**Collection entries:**
--
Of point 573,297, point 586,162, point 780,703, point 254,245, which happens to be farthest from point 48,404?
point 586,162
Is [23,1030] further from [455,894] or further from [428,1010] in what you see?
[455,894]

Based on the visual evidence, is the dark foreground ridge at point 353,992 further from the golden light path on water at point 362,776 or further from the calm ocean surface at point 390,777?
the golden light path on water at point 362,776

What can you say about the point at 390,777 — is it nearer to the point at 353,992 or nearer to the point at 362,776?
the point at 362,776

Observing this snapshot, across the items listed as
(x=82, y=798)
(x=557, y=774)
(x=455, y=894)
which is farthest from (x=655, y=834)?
--
Lay out everything in the material above, from the line containing "What can you" down to the end of the material, as a Markdown table with the columns No. and Line. Put one line per row, number the rows, and omit blank lines.

**Final answer:**
| No. | Line |
|---|---|
| 1 | What can you say about the point at 390,777 — is it nearer to the point at 353,992 or nearer to the point at 362,776? |
| 2 | the point at 362,776 |
| 3 | Observing this snapshot, across the items listed as |
| 4 | (x=82, y=798) |
| 5 | (x=557, y=774) |
| 6 | (x=455, y=894) |
| 7 | which is farthest from (x=655, y=834)? |